Closed xinglunxu closed 8 years ago

xinglunxu commented 8 years ago

Add installvagrantboot.sh under macosx. This file will run the necessary configuration to make the mac system auto boot the vm machine on boot.

Since it is my first time writing a formal script, it might look ugly.

A few things to mention: a). This file need to be run as root user. So if it is run manually, do sudo sh installvagrantboot.sh

b). I used sudo -u ${LOGNAME} vboxmanage startvm $VMNAME --type headless instead of sudo -u ${LOGNAME} vagrant reload $VMNAME because it seems that the "vagrant reload" command fail to target the vm by using its name, "community" in this case. Not sure if this matter.

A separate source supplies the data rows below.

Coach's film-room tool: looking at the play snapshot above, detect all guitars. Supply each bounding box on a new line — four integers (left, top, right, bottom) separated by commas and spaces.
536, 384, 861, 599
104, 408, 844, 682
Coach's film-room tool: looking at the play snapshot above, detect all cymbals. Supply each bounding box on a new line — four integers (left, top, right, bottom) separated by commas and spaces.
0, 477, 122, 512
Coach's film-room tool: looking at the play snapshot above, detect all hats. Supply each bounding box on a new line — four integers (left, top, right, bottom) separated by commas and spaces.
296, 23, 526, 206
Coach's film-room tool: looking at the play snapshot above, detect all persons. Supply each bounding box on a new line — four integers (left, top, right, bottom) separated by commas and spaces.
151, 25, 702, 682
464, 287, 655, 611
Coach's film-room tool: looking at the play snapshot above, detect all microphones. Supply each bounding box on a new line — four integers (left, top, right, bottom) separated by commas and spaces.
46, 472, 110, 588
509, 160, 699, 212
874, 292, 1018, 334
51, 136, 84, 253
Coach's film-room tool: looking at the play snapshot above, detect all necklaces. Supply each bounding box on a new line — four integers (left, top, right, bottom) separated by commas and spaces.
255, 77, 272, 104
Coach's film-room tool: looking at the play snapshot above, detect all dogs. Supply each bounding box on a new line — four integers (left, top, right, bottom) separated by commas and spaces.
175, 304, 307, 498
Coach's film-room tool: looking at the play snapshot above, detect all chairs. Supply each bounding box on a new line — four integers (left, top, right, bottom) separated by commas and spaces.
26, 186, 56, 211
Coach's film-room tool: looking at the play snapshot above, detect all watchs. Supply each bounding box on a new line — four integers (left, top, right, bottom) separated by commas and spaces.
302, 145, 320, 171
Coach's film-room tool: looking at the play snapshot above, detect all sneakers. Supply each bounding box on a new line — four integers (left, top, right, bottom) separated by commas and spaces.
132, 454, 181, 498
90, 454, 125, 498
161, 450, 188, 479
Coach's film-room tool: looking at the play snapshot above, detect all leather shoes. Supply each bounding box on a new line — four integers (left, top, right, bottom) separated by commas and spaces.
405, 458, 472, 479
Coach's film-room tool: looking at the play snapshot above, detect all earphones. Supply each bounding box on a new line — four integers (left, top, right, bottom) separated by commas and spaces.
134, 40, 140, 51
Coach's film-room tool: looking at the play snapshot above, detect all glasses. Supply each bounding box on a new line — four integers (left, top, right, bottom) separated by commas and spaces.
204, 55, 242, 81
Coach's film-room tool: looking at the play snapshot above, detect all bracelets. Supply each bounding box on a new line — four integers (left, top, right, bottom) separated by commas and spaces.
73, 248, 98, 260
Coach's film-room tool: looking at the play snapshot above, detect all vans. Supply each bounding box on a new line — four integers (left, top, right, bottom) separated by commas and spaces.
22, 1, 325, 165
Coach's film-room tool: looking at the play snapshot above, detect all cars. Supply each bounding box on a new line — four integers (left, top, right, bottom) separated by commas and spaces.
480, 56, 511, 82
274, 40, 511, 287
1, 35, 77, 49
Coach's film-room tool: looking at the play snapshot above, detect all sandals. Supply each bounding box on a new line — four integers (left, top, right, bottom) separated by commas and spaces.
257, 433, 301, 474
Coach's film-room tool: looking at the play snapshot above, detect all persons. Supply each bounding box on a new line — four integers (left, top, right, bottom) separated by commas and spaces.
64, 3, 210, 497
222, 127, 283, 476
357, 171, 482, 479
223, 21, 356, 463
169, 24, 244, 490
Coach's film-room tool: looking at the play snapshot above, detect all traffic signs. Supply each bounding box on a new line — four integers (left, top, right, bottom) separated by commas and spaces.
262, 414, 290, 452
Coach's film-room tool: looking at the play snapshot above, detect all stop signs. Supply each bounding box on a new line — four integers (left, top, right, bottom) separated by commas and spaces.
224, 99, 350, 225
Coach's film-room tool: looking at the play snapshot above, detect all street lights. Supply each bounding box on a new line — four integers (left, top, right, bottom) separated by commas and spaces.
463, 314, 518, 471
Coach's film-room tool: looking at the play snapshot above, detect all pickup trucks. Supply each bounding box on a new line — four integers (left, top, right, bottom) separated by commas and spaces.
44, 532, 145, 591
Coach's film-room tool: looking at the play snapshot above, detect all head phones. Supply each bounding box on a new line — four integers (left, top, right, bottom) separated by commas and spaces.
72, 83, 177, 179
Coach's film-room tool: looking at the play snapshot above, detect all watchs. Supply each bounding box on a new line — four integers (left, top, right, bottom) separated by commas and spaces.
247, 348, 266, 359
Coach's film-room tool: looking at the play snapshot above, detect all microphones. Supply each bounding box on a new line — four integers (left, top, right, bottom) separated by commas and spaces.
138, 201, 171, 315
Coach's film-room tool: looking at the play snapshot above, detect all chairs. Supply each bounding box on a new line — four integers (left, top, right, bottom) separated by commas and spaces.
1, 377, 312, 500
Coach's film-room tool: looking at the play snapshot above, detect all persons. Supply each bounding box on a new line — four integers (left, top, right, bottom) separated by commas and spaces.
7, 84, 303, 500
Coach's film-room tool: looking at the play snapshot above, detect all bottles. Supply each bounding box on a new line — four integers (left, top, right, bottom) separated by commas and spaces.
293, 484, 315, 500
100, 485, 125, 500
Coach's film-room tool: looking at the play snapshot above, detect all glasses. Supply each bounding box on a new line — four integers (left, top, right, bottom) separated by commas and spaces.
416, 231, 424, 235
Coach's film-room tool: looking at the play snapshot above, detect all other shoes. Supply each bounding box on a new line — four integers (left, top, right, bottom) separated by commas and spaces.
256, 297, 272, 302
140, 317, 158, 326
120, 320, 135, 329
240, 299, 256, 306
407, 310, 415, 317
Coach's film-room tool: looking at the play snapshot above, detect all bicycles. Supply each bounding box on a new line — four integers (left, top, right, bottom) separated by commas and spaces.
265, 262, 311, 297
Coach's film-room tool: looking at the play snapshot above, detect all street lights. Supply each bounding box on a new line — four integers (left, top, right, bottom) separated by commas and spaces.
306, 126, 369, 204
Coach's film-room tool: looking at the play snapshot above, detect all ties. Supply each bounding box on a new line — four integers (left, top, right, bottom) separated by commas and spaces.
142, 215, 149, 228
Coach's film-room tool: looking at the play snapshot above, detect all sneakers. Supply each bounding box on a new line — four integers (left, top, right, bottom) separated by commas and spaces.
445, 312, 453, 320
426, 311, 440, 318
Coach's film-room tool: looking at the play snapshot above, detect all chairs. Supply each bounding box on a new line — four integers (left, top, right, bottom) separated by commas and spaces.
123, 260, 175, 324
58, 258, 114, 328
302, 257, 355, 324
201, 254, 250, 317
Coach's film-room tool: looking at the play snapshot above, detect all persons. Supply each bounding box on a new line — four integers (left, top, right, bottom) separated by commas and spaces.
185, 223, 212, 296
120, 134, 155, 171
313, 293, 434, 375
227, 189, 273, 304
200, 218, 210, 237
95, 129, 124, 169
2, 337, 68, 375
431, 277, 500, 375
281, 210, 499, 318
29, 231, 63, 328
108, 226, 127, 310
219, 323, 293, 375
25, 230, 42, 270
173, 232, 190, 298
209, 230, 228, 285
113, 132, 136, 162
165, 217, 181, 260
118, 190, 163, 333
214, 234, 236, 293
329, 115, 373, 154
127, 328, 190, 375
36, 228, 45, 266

WARNING!!!: Since I use the vboxmanage interface instead of the vagrant interface, after the virtual machine is successfully turned on, the "vagrant global-status" will still see the machine as "poweroff". You can use command "vboxmanage list runningvms" to check the current running vm or just try to run the App link on firefox to see if it work.

c). After running this script file, instead of literally restarting the mac system for testing, run the following command. sudo launchctl load /Library/LaunchDaemons/com.vagrantboot.test.plist If this fail, then run the following. sudo launchctl unload /Library/LaunchDaemons/com.vagrantboot.test.plist sudo launchctl load /Library/LaunchDaemons/com.vagrantboot.test.plist

d). This script will generate stdo.txt and stde.txt files on the same folder to receive general and error messages correspondingly.

So if things go wrong, look inside these two files to get the error message.